Scoping user requests to entities belonging to requesting user So now that we got it all working, how do we using it? Well if you added the auth:api guard to config/optimus.components.php all of your protected routes will now check for a valid access token. If no valid access token was found in the Authorization header of the request Laravel will automatically return a 401 response. What is even more nifty is that Passport will automatically resolve the user model when requesting using the password grant. This means you can access the current user using the AuthManager or the Auth facade.
Imagine you were making the next billion dollar start-up. Let us say you were making the next Slack competitor. Whenever a user logs into a chat room it should display all the channels belonging to that chatroom. So imagine the following relationship.

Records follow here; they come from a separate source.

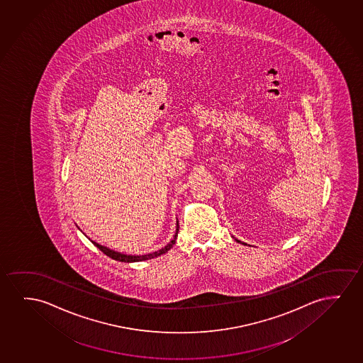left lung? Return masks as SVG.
<instances>
[{"label": "left lung", "instance_id": "1", "mask_svg": "<svg viewBox=\"0 0 363 363\" xmlns=\"http://www.w3.org/2000/svg\"><path fill=\"white\" fill-rule=\"evenodd\" d=\"M236 241H238V242H241V241H239V240H236Z\"/></svg>", "mask_w": 363, "mask_h": 363}]
</instances>
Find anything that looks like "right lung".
Returning <instances> with one entry per match:
<instances>
[{"label": "right lung", "mask_w": 363, "mask_h": 363, "mask_svg": "<svg viewBox=\"0 0 363 363\" xmlns=\"http://www.w3.org/2000/svg\"><path fill=\"white\" fill-rule=\"evenodd\" d=\"M179 231V221H177V230H175V235H174L172 241L169 242L168 245L164 246L162 247L160 250L154 251L152 254H147V255H125V254H121V252H117V251L111 250V249H108L106 246L99 245L97 242H94L92 241L94 245L97 246L99 250L104 252L106 255L109 256V257H112L113 260L122 261V262H135V261H144L148 260V259H153V257H157V256L163 255L165 252H168L172 247H173L174 244H175V240H177V236H178Z\"/></svg>", "instance_id": "right-lung-1"}]
</instances>
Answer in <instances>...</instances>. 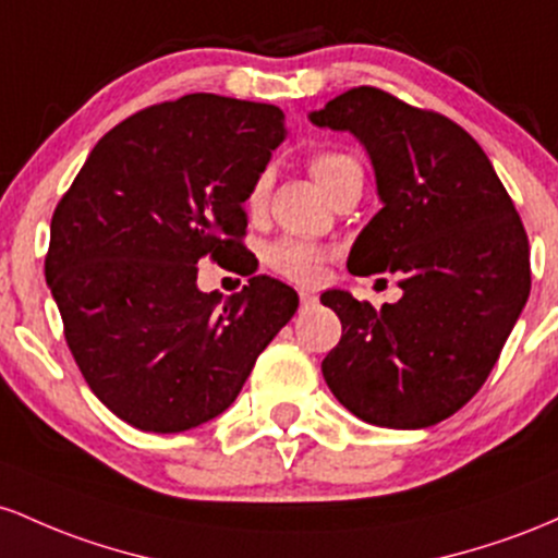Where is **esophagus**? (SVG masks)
Returning <instances> with one entry per match:
<instances>
[{
	"label": "esophagus",
	"mask_w": 558,
	"mask_h": 558,
	"mask_svg": "<svg viewBox=\"0 0 558 558\" xmlns=\"http://www.w3.org/2000/svg\"><path fill=\"white\" fill-rule=\"evenodd\" d=\"M318 303V298L313 295V292H300V308L303 311H308V308H313V305Z\"/></svg>",
	"instance_id": "34e87169"
}]
</instances>
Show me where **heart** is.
Returning <instances> with one entry per match:
<instances>
[{"mask_svg": "<svg viewBox=\"0 0 558 558\" xmlns=\"http://www.w3.org/2000/svg\"><path fill=\"white\" fill-rule=\"evenodd\" d=\"M311 177L318 181L327 195L335 192V186L350 173L361 171L359 160L342 153H318L308 160ZM266 203V179H258L247 195V208L258 213ZM324 260H327V250L313 245L308 240H298V236H281L266 247L268 268L281 274V277L300 281V284H313L324 271Z\"/></svg>", "mask_w": 558, "mask_h": 558, "instance_id": "obj_1", "label": "heart"}]
</instances>
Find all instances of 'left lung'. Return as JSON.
<instances>
[{
	"instance_id": "1",
	"label": "left lung",
	"mask_w": 558,
	"mask_h": 558,
	"mask_svg": "<svg viewBox=\"0 0 558 558\" xmlns=\"http://www.w3.org/2000/svg\"><path fill=\"white\" fill-rule=\"evenodd\" d=\"M311 123L359 136L377 177L381 210L350 250V274H398L403 290L379 311L324 292L342 322L324 379L363 422L432 427L485 385L527 303V231L480 144L440 112L355 86Z\"/></svg>"
}]
</instances>
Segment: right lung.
Returning <instances> with one entry per match:
<instances>
[{"label": "right lung", "mask_w": 558, "mask_h": 558, "mask_svg": "<svg viewBox=\"0 0 558 558\" xmlns=\"http://www.w3.org/2000/svg\"><path fill=\"white\" fill-rule=\"evenodd\" d=\"M277 105L186 94L110 129L52 216L44 277L92 392L142 432L234 403L298 311L284 281L197 290V260L247 258L245 199L284 142Z\"/></svg>", "instance_id": "obj_1"}]
</instances>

Chat Room 1 -------> n Users
Chat Room 1 -------> n Channels
Channels belonging to a chat room
To fill out the left navigation we have to request all the channels belonging to the Traede team when the user logs in. Imagine we have the endpoint GET /channels and that will just get all the channels appropriate for the user. Now the code below is an arbitrary, made-up example but it should demonstrate how one might go about scoping requests based on the current user.
<?php
namespace Api\ChatRooms\Services;
use Api\ChatRooms\Repositories\ChannelRepository;
use Illuminate\Auth\AuthManager;
class ChatRoomService
{
private $auth;
private $channelRepository;
public function __construct(AuthManager $auth, ChannelRepository $channelRepository)
{
$this->auth = $auth;
$this->channelRepository = $channelRepository;
}
public function getChannels()
{
$user = $this->auth->user();
$channels = $this->channelRepository->getWhere('chatroom_id', $user->chatroom_id);
return $channels;
}
}
Now we can have multiple chatrooms on the same API, using the same database. Every user will get a different response to GET /channels. This was just a small example of how you use the user context to scope your API requests.
Conclusion
This last example will also conclude this article on how to implement authentication for your API. By using Laravel Passport we easily install a robust authentication solution for our API. Using a proxy and HttpOnly cookies we increase the security of our solution.
Do not forget to further study the principles of OAuth for the best possible setup. Especially remember that the OAuth 2 spec assumes by default that there is a secure connection between the server and the client!